Matt's lecture was a reminder of the importance of properly securing the batteries into the vehicle. The rack fabricated by the welding room team yesterday is pretty bomb-proof -- the tabs you see above are not what will be secured to the structural steel of the van, they are hold-downs for the top racks, made of angle iron. Long bolts will fasten the top rack to the bottom and be inserted into the tabs to make the entire containment system secure.

David and Rob are pop-riveting patches into place on the van floor. You can see that the patch was snipped out of the old front battery box (matching the rear one Rob is leaning on, which will remain as a storage compartment under the passenger seat).

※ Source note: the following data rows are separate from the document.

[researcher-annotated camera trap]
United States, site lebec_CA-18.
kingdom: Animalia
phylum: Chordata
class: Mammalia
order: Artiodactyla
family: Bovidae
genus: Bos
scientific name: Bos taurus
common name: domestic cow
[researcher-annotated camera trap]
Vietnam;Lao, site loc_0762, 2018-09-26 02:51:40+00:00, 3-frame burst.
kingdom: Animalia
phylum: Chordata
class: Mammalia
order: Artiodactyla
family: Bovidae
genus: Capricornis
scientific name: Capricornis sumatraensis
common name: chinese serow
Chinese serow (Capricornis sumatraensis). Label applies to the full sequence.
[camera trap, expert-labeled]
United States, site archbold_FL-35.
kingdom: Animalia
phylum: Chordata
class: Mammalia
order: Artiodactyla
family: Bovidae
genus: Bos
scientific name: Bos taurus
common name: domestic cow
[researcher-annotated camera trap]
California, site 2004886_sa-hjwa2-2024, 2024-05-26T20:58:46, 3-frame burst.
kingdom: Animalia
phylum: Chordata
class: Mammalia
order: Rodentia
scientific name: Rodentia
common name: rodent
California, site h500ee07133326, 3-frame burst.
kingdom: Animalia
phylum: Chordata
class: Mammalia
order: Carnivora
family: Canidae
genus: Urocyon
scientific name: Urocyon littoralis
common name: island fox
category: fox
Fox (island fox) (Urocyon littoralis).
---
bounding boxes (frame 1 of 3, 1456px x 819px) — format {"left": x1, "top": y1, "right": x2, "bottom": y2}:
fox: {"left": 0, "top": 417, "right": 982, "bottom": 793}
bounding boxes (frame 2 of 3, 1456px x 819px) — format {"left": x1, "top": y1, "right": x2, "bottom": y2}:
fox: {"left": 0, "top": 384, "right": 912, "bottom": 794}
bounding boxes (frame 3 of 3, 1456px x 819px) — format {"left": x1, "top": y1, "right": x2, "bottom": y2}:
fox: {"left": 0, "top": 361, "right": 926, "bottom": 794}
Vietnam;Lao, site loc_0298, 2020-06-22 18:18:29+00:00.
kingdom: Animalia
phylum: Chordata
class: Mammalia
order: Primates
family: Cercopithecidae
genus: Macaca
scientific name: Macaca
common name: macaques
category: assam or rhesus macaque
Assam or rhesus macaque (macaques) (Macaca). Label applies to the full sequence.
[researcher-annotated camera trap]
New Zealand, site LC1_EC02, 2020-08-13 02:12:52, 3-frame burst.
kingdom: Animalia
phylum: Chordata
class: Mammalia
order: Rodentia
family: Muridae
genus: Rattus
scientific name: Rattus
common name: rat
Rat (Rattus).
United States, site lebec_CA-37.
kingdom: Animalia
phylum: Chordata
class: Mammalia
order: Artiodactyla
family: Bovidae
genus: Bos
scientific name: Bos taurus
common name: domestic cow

JJ is cleaning the fans on the controller mount, which are filthy, of course (aren't fans always filthy unless someone cleans them?).

Bill introduces Paul to the small MIG welder in the autoshop. I learned yesterday that MIG stands for metal inert gas but I must admit that I had forgotten already. Now I've looked it up and maybe it will stick. Reading (or writing, in my case!) about this process really helps solidify all the information that is coming in so fast all day.

More information coming in fast as Leo explains something on the wiring diagram to Rudy.

Meanwhile Chris, Judy and Brett were working to locate that Zivan charger.

while John, Mike and Nick are working on the rear battery rack. (Leo and Rudy are still at the whiteboard in the background!)

We have two battery lifting tools. One is a flexible rubber strap with clips that is lightweight and mostly nonconductive. The other one is a big heavy clamp that is made of almost solid metal, with a wooden handle. Guess which one requires a lot of care and attention when you handle batteries with it (keep in mind that if you drop something heavy and metal on a battery, bad things can happen even when it's not wired up to anything). I wonder if Bill is having the students use that thing as a kind of Zen training in mindfulness when handling batteries at all times.

JJ and Leo are now working on hooking up the potbox and controller.

And Brett is under the van checking on charger location.

Nick is working on the angle iron for the front battery rack tops.

David, Vincent and Rob are working on the mounting of the front battery rack (also known to us A7n7 because of the two-by-seven battery configuration that it will contain).

The battery rack mounts need to be drilled...

and mounted, which involves a lot of under-the-van work.

Larry meanwhile is sketching out the rear battery rack configuration. I forgot to mention that he and I did a supply run to Hoover Steel for angle iron -- Larry's truck has now served to haul crucial cold rolled steel supplies for both workshops.

NMTCC faculty member Rich Matthias, who teaches engineering and robotics, came by to observe for a while and also took a spin on Matt's electric bicycle.
Modified from a standard electric bicycle called a "LashOut," this version tows about 4 times more oomf in the kiddie-cart behind. So today I got to ride briefly on an electric bicycle! That was a new one!

The top rack is coming into shape ...

and meanwhile crimping of cables has begun!

First one!

Failed the vise test! Oh well.

Drilling the front battery racks for mounting ...

and using a burr to smooth the mounting holes.

In the paint shop (that is, outside), the top racks ...

and mounting brackets are being painted, not for show but to protect against corrosion. Matt contributed the can of British racing green, which he had in his trunk.

The first finished and successfully vise-tested cable is measured, and it fits our battery configuration perfectly.

Now a cable-and-lug crew is formed.

At the end of the day, the potbox and controller were in.

Front rack battery racks were installed.

That beautiful 21st century-looking charger was fully mounted.

And there was an impressive pile of completed high-voltage cables, which I didn't get a photograph of, as you will probably be relieved to know because really this was more than enough!

But it was such a great day, and we got everything on our list done so wow! We are on schedule!

Till tomorrow, thanks for following along.